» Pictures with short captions
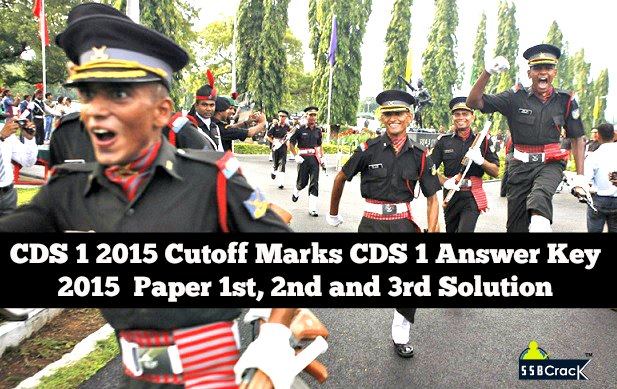 CDS-1-2015-Cut-Off-Marks-Answer-Keys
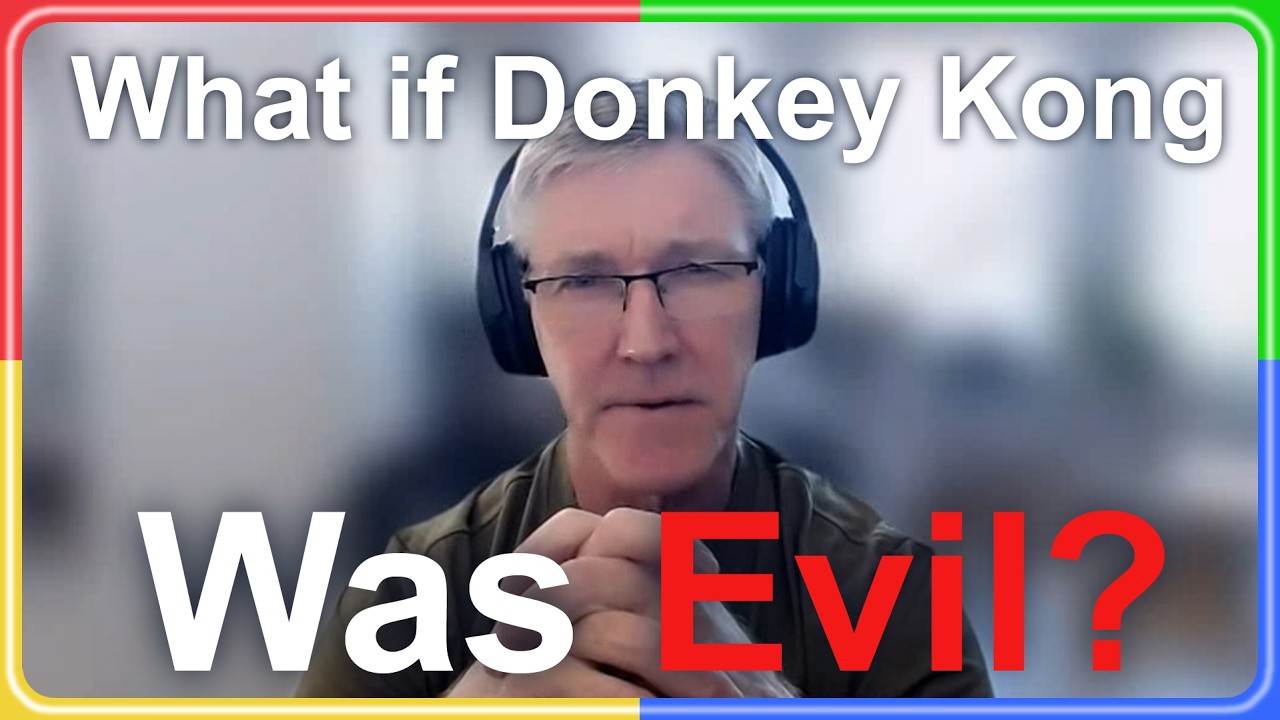 Retro Studios Former Director Answers My Questions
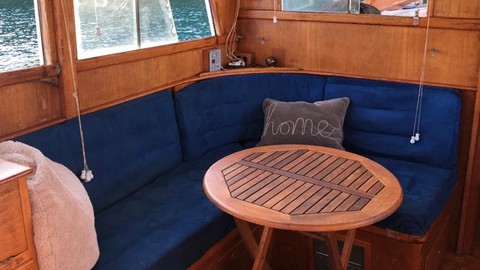 Grand Soleil banks 36 classic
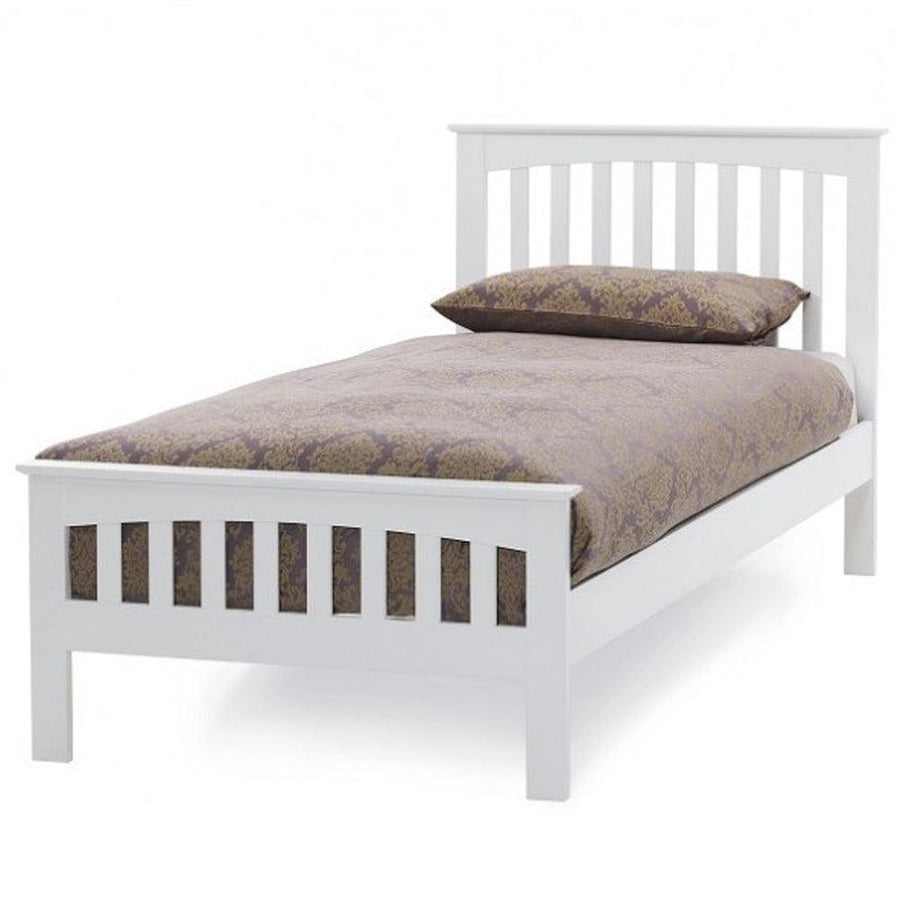 Giza Bed, Single, 90/120 - Classic Furniture Dubai UAE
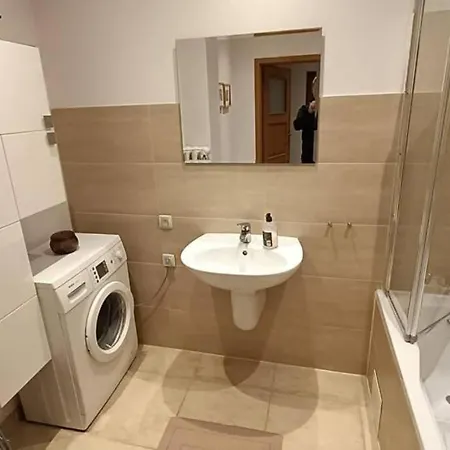Apartment Nice Apart - Odrzanska - 17 Ap *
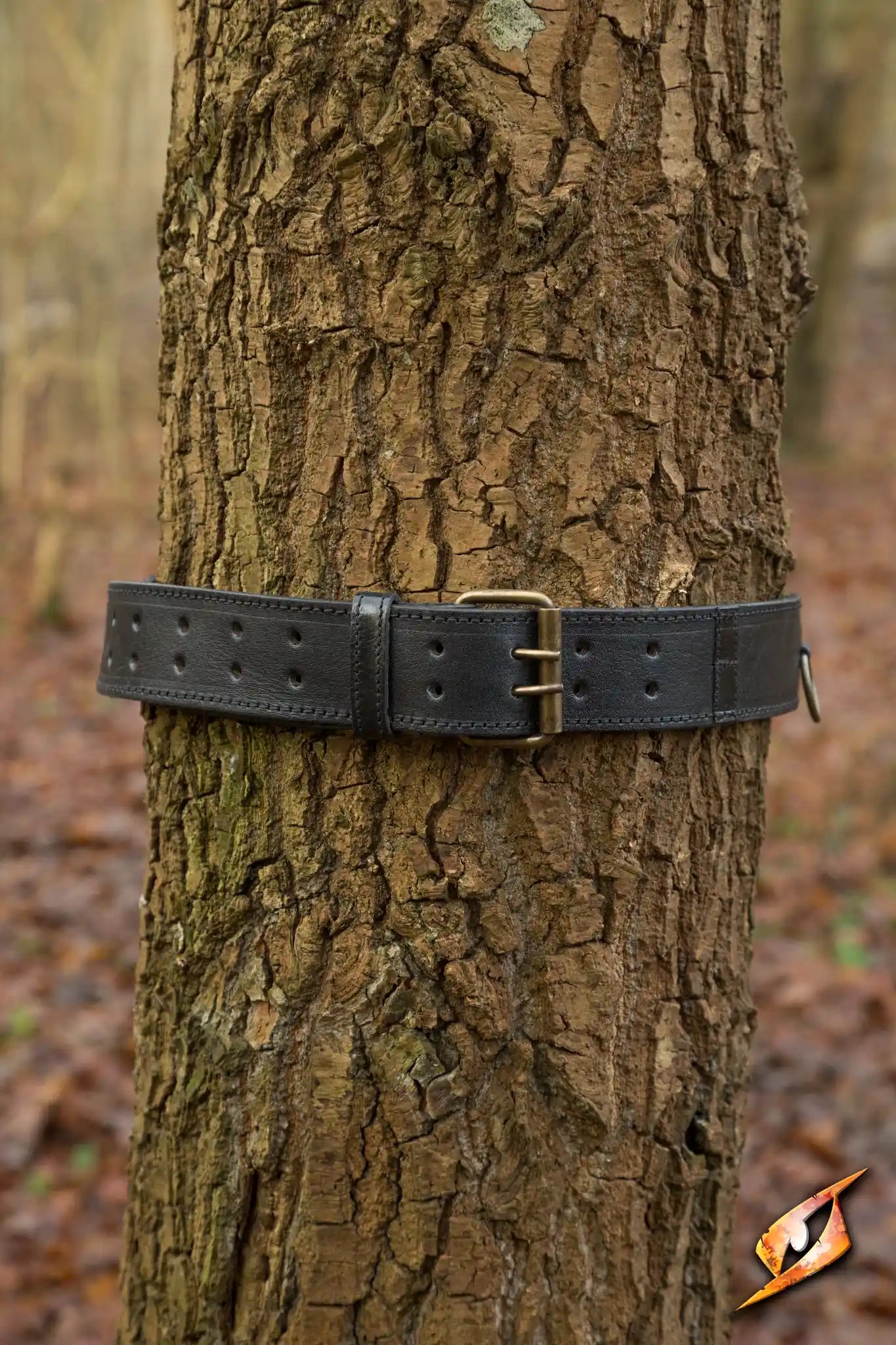 Ring Belt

» Exercise requirements
Omitting all pictures, restate word for word the lines from the one containing "Retro Studios Former" through the last line of the data.

» Result of this exercise
 Retro Studios Former Director Answers My Questions
 Grand Soleil banks 36 classic
 Giza Bed, Single, 90/120 - Classic Furniture Dubai UAE
Apartment Nice Apart - Odrzanska - 17 Ap *
 Ring Belt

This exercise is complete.